It’s probably not a good idea.

Your grandmother may have said candles will burn longer if you wrap them in foil or cellophane and put them in the freezer first.

While it’s true an icy-cold candle will burn more slowly than one at room temperature, it won’t be true for long!

It only takes a few minutes for the heat from the flame to warm the nearby wax back to room temperature.

More importantly, you run the risk of your candle cracking or not burning properly if you freeze your candles.

A candle may crack if it’s quickly subjected to a big temperature swing. That’s because wax simply isn’t very good at expanding or contracting rapidly.

And even if your candle doesn’t crack, there’s always the chance of moisture being absorbed by the wick while it’s in the freezer.  A damp or wet wick can cause your candle to burn unevenly or pop or simply fizzle out.
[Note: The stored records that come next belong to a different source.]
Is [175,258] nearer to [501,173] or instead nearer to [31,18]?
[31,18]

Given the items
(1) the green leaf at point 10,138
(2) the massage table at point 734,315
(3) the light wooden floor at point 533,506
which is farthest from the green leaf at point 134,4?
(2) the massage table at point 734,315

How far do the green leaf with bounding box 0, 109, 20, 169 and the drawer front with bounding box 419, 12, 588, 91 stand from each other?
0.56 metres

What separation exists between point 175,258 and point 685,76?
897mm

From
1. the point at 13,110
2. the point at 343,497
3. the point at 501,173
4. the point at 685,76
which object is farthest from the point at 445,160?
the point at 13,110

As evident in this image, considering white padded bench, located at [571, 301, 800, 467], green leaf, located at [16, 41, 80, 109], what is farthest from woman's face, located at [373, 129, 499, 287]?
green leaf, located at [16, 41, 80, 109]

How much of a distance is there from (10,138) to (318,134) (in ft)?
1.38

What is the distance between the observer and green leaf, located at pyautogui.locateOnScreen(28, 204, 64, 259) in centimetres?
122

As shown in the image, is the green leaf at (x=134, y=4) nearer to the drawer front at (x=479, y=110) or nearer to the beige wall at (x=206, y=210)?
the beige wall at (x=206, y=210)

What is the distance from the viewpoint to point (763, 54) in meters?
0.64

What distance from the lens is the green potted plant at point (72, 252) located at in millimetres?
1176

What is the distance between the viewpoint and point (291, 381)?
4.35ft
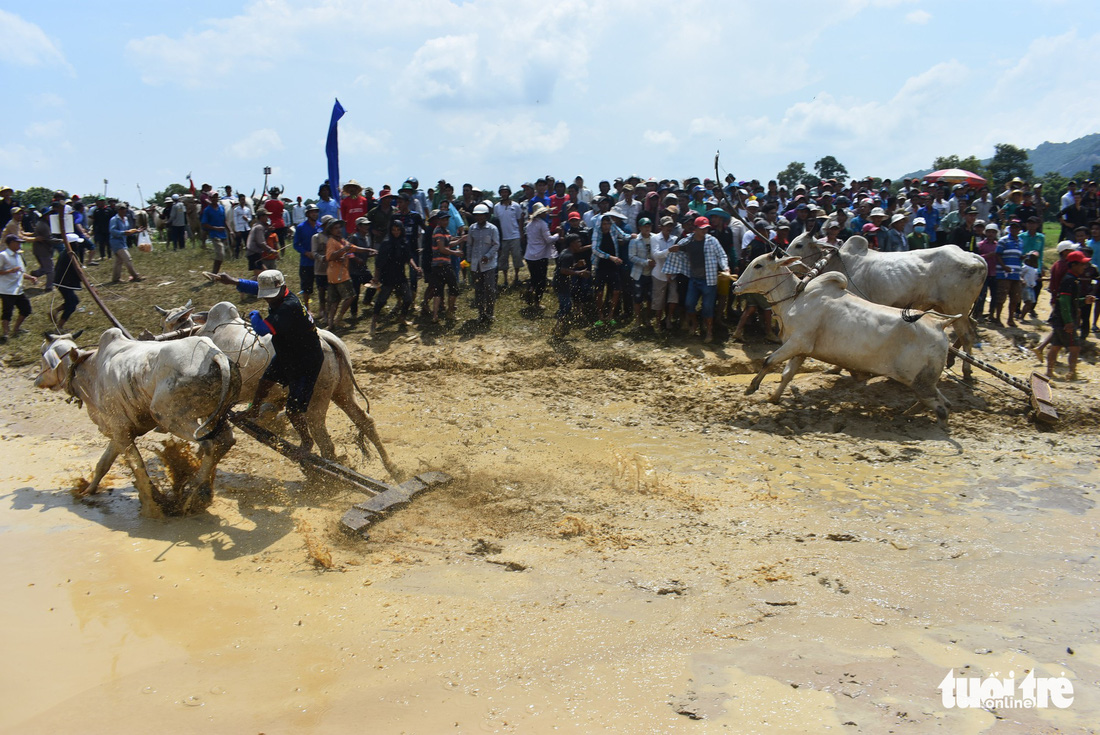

So we suggest you give a cold shoulder to the thought of freezing your candles.  It’s definitely not worth the risk of a cracked or unsafe candle for an extra minute or two of burning time.

Be candle-wise and practice the following safety precautions when burning candles:

  • Always keep a burning candle within sight. Extinguish all candles when leaving a room or before going to sleep.
  • Never burn a candle on or near anything that can catch fire. Keep burning candles away from furniture, drapes, bedding, carpets, books, paper, flammable decorations, etc.
  • Keep candles out of the reach of children and pets. Do not place lighted candles where they can be knocked over by children, pets or anyone else.
  • Trim candlewicks to 1/4 inch each time before burning. Long or crooked wicks cause uneven burning and dripping.
  • Always use a candleholder specifically designed for candle use. The holder should be heat resistant, sturdy and large enough to contain any drips or melted wax.
  • Be sure the candleholder is placed on a stable, heatresistant surface. This will also help prevent possible heat damage to counters and table surfaces and prevent glass containers from cracking or breaking.
  • Keep the wax pool free of wick trimmings, matches and debris at all times.
  • Always read and follow the manufacturer’s use and safety instructions carefully. Don’t burn a candle longer than the manufacturer recommends.
  • Keep burning candles away from drafts, vents, ceiling fans and air currents. This will help prevent rapid, uneven burning and avoid flame flare-ups and sooting. Drafts can also blow lightweight curtains or papers into the flame where they could catch fire.
  • Always burn candles in a well-ventilated room. Don’t burn too many candles in a small room or in a “tight” home where air exchange is limited.
  • Don’t burn a candle all the way down. Extinguish the flame if it comes too close to the holder or container. For a margin of safety, discontinue burning a candle when 2 inches of wax remains or ½ inch if in a container.
  • Never touch a burning candle or move a votive or container candle when the wax is liquid.
  • Never use a knife or sharp object to remove wax drippings from a glass holder. It might scratch, weaken, or cause the glass to break upon subsequent use.
  • Place burning candles at least three inches apart from one another. This is to make sure they don’t melt one another, or create their own drafts that will cause the candles to burn improperly.
  • Use a candle snuffer to extinguish a candle. It’s the safest way to prevent hot wax from splattering.
  • Never extinguish candles with water. The water can cause the hot wax to splatter and might cause a glass container to break.
  • Be very careful if using candles during a power outage. Flashlights and other battery-powered lights are safer sources of light during a power failure. Never use a candle during a power outage to look for things in a closet, or when fueling equipment – such as a lantern or kerosene heater.
  • Make sure a candle is completely extinguished and the wick ember is no longer glowing before leaving the room.
  • Extinguish a candle if it smokes, flickers repeatedly, or the flame becomes too high. The candle isn’t burning properly and the flame isn’t controlled. Let the candle cool, trim the wick, then check for drafts before re-lighting.
  • Never use a candle as a night light.